▸ 抜粋本文:
──────

どうにか英語で注文を済ませ、トッポギ(8000ウォンぐらいだったか)を受け取ります。トッポギはお餅というより太いうどんのような食感です。平べったい物体は魚のすり身を薄くしたもののようで、蒲鉾に似ています。
辛さは最初のうちはそれほど強く感じなかったのですが、ずっと食べ続けているとダメージが蓄積してきて、汗が止まらなくなってきます。しかも、追い打ちをかけるように付け合わせは「カクテキ」… 辛い料理に辛い付け合わせで追い打ちするパターンはこの後何度も経験することになりました。
空港第2ビル駅のよう?複雑な運用の仁川空港1ターミナル駅
空港ターミナルから地下通路を通って、空港駅に向かいます。空港駅も非常に立派な建物ですね。屋根から吊り下げられているのは伝統家屋を模したオブジェでしょうか。乗り場付近にはA’REXの車両を模した「ゆるキャラ」もいました。
鉄道乗り場は「直通列車」と「各駅停車」で分かれていました。どちらの券売機もかなり長い列ができていましたが、T-moneyカードの券売機は比較的空いていたのでここで入手しておきました。ちなみに各列車の乗り方は別ページにまとめてありますので、そちらをご覧ください。

──────

▸ 提供記録:
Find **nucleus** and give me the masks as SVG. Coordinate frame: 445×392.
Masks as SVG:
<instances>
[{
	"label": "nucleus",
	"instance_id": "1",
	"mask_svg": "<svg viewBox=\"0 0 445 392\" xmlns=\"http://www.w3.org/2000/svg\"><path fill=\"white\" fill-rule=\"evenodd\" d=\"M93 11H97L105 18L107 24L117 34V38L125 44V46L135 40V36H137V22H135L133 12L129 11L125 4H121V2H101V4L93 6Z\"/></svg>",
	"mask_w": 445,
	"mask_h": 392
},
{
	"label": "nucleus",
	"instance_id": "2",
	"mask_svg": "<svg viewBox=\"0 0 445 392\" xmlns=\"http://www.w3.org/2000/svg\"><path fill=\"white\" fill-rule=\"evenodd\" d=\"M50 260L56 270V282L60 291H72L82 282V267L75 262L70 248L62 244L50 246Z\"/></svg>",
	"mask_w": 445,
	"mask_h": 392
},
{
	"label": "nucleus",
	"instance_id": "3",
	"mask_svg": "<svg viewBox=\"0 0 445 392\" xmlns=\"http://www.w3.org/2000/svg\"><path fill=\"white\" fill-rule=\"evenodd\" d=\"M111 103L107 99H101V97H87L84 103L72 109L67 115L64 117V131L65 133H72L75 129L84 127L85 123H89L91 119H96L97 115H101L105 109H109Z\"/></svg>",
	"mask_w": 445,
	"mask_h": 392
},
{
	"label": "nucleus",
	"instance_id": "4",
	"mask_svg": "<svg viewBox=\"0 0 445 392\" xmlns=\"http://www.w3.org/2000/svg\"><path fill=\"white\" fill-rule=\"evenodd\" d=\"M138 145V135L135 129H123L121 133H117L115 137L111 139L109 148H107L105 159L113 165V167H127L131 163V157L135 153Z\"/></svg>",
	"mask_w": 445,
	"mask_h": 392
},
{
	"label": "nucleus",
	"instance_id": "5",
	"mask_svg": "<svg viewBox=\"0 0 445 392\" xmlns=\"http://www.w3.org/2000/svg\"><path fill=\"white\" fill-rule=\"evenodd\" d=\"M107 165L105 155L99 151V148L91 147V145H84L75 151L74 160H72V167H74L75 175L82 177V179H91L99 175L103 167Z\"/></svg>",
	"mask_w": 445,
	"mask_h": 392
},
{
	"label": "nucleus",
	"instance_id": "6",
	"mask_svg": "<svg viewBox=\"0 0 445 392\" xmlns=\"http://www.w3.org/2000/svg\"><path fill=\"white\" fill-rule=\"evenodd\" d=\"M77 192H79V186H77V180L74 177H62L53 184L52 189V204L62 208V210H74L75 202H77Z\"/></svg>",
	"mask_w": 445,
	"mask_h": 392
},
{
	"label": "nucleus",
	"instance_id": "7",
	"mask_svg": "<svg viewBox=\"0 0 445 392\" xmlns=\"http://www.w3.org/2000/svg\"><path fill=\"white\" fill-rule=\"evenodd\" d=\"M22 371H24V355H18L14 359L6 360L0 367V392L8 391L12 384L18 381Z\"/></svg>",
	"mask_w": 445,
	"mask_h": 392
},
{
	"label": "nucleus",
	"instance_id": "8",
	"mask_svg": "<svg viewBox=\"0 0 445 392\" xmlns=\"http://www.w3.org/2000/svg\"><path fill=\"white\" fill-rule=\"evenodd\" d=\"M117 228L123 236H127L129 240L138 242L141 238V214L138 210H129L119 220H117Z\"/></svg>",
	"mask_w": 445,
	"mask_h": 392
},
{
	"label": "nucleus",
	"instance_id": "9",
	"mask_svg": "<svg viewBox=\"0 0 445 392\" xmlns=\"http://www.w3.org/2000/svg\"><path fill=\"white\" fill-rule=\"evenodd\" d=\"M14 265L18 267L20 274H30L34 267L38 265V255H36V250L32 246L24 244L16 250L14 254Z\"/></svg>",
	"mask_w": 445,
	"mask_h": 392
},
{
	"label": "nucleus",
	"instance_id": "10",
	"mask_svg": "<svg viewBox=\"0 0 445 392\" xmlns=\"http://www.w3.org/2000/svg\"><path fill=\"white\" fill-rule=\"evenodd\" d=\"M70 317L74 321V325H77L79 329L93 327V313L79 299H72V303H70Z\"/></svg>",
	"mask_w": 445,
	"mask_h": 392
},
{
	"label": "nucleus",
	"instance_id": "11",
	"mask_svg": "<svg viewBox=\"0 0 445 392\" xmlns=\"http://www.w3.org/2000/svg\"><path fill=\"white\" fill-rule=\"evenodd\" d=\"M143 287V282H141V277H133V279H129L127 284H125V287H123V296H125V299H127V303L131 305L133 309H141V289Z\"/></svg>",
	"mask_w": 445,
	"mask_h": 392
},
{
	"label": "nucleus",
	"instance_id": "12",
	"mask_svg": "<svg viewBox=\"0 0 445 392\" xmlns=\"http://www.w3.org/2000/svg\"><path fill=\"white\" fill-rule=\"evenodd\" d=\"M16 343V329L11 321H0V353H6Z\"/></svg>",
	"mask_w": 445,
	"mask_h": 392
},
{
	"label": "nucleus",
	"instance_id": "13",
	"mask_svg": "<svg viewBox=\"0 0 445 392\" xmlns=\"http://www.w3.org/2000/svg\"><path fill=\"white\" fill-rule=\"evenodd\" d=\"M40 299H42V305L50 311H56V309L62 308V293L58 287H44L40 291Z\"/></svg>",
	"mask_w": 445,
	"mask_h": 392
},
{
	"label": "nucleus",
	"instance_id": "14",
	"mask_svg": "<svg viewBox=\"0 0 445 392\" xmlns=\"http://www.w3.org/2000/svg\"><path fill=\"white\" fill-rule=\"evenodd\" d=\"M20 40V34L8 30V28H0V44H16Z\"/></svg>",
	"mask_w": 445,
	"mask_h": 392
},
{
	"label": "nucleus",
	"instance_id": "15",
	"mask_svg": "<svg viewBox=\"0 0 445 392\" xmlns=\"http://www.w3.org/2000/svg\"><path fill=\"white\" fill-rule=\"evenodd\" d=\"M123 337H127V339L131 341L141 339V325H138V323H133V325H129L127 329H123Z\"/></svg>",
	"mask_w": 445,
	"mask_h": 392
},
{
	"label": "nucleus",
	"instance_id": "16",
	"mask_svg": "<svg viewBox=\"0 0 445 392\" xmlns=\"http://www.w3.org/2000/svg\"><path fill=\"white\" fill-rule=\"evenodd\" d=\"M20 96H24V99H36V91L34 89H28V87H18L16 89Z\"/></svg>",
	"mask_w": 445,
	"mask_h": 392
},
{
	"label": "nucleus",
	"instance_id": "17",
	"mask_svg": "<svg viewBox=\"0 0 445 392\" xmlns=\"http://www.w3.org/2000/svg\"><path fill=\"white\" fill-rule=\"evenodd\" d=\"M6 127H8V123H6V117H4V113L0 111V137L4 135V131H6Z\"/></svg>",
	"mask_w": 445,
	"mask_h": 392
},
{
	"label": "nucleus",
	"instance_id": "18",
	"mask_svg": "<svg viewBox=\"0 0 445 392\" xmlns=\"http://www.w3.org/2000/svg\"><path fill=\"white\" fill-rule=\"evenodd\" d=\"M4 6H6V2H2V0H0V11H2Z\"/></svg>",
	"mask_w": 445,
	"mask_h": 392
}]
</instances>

──────

▸ 作業課題 1:
抜粋本文の「鉄道乗り場は」で始まる段落を、主な事実を残したまま箇条書きにまとめなさい。
▸ 作業課題 2:
抜粋本文の「どうにか英語で注文を済ませ、」から「た「ゆるキャラ」もいました。」までを、その末尾も含めて書き写しなさい。その際、「トッポギ」を「トッポッキ」に入れ替えること。
記録は本文とは別の資料です。

▸ 記述解答 1:
・鉄道乗り場は「直通列車」と「各駅停車」に分かれていた。
・どちらの券売機にもかなり長い列ができていた。
・T-moneyカードの券売機は比較的空いていたので、そこでカードを入手した。
・各列車の乗り方は別ページにまとめてある。

▸ 記述解答 2:
どうにか英語で注文を済ませ、トッポッキ(8000ウォンぐらいだったか)を受け取ります。トッポッキはお餅というより太いうどんのような食感です。平べったい物体は魚のすり身を薄くしたもののようで、蒲鉾に似ています。
辛さは最初のうちはそれほど強く感じなかったのですが、ずっと食べ続けているとダメージが蓄積してきて、汗が止まらなくなってきます。しかも、追い打ちをかけるように付け合わせは「カクテキ」… 辛い料理に辛い付け合わせで追い打ちするパターンはこの後何度も経験することになりました。
空港第2ビル駅のよう?複雑な運用の仁川空港1ターミナル駅
空港ターミナルから地下通路を通って、空港駅に向かいます。空港駅も非常に立派な建物ですね。屋根から吊り下げられているのは伝統家屋を模したオブジェでしょうか。乗り場付近にはA’REXの車両を模した「ゆるキャラ」もいました。